Under Feed the Future Zimbabwe Livestock Programme, which is being implemented by Fintrac, 3 000 smallholder beef and 2 000 dairy farmers will benefit.
Each beneficiary household should, by the close of the programme, own at least 15-20 beef cattle. The farmers will be linked to formal markets to ensure they sell a minimum of four beasts yearly.
For dairy producers, beneficiary households will own a minimum of three high-quality cows that produce an average of 12 litres of milk daily for 300 days.
The farmers will be linked with local milk processors to facilitate formal sales.
Under Feed the Future Zimbabwe Crop Development Programme, 7 500 beneficiary households on irrigation schemes in natural regions 3, 4 and 5 will be assisted to increase productivity and incomes of high-value crops.
Crop yields for carrots, potatoes, sugar beans, tomatoes and peas are expected to be doubled and the targeted income per household is US$1 000 per year by year five.
Dry land smallholder farmers in Natural Region 3 will be trained to grow maize, sorghum, groundnuts, sweet potatoes, cowpeas and beans commercially.
Of the total programme’s beneficiaries, 50 percent will be women and 10 percent youths.
Under the Community, Water, Supply Sanitation and Hygiene Programme, 8 000 households and 20 schools will be provided with sustainable access to clean and safe drinking water sources. A total of 937 households and 20 schools will have access to improved sanitation facilities.
To achieve these objectives, boreholes will be rehabilitated, wells dug and toilets constructed.
USAID mission director Ms Stephanie Funk said Zimbabwe, like other countries, faced challenges associated with climate change.
“Rising temperatures, changing rainfall patterns and increasing extreme weather events such as droughts, floods and typhoons are a major threat to the viability of Zimbabwe’s agricultural sector.”
“As we experienced in 2013 and again 2015, unpredictable rainfall patterns can dramatically affect crop yields, reduce livestock birth rates, increase livestock mortality and also reduce dairy cow yields. All this jeopardises the income streams of rural households, puts individuals at risk of food and nutrition security and significantly reduces national economic growth,” Ms Funk said.
She said Zimbabwe’s agricultural potential was vast, and achieving that potential was essential to poverty reduction.

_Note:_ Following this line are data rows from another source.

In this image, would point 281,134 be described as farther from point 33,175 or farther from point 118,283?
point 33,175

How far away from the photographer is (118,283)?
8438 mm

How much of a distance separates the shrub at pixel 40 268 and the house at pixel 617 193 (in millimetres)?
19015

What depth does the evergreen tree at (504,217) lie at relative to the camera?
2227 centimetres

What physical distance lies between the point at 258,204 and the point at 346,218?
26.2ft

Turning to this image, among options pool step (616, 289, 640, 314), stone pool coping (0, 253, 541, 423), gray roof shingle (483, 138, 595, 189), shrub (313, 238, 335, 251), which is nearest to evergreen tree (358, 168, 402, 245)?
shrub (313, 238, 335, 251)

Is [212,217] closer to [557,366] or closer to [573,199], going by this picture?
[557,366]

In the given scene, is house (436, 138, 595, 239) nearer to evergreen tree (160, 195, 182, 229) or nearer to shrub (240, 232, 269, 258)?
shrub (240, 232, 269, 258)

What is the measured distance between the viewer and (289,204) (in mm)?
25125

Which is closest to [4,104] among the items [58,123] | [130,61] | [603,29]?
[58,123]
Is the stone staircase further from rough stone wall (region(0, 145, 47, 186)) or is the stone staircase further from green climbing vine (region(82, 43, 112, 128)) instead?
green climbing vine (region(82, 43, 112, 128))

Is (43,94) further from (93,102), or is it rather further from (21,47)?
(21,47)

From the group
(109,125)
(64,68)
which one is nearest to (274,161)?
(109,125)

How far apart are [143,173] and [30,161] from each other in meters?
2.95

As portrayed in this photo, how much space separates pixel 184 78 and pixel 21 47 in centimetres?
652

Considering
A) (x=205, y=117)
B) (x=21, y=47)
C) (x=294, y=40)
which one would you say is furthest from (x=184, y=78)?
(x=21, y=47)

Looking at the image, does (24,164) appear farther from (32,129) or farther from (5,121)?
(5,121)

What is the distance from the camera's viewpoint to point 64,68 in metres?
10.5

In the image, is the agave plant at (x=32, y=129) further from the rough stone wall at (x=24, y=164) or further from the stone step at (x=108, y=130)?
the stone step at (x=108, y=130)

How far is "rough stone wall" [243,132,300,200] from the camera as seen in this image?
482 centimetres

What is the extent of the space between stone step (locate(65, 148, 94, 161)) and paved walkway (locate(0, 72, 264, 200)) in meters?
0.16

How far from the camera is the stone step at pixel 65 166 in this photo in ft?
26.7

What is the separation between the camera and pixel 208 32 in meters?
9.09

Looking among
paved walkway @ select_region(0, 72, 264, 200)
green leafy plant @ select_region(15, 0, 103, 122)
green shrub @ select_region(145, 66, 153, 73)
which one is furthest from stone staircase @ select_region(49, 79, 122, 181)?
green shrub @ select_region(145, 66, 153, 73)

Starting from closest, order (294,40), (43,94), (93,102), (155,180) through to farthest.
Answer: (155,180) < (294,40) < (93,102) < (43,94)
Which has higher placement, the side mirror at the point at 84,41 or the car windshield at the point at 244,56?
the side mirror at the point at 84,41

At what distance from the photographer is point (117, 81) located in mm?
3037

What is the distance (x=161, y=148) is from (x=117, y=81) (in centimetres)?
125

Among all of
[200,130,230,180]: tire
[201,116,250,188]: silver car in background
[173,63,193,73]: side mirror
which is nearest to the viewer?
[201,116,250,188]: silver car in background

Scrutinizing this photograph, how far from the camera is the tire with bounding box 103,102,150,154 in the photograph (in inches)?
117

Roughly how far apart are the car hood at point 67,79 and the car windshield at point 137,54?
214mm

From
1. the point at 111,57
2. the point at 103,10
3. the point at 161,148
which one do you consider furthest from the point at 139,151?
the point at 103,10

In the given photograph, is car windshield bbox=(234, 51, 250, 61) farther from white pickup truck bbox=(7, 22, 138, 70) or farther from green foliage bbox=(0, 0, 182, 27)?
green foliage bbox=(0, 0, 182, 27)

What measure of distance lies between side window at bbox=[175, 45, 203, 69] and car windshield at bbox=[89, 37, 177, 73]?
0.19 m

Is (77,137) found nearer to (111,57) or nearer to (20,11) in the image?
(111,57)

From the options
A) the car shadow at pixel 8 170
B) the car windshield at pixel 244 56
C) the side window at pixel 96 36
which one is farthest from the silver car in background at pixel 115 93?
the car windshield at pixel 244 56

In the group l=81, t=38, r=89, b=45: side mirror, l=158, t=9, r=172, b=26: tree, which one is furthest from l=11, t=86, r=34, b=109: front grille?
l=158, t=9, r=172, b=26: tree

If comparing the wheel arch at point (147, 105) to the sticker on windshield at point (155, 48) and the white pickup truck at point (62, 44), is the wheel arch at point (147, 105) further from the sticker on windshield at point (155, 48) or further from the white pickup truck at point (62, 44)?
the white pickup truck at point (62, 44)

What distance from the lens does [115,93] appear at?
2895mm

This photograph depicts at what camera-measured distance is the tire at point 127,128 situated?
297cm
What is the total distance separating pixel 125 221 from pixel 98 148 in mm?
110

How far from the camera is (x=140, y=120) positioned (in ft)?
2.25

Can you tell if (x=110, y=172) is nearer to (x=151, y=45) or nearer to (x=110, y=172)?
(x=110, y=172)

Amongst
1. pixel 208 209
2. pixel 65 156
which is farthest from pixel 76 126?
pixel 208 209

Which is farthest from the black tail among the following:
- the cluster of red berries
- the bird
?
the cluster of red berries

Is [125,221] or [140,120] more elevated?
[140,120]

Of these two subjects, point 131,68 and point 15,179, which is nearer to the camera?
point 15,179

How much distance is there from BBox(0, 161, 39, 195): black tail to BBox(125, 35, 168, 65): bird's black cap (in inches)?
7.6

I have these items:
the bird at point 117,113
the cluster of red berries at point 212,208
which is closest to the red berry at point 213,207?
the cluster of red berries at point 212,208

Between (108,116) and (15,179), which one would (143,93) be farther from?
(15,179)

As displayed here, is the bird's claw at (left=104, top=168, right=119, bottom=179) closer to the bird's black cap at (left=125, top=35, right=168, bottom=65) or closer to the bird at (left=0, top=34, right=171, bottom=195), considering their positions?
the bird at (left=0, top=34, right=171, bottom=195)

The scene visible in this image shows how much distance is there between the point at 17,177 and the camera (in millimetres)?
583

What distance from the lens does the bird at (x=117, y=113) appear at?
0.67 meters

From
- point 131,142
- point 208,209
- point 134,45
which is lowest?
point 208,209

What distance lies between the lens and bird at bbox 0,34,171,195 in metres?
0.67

Mr Ringson Chitsiko, the Secretary for Agriculture, Mechanisation and Irrigation Development, said: “Surely, Government would like to register its support for interventions of this nature, especially as they complement Government efforts to raise production levels, incomes and livelihoods, improve nutritional status and access to clean water and sanitation facilities for the country’s under-served populace – women and youth included.”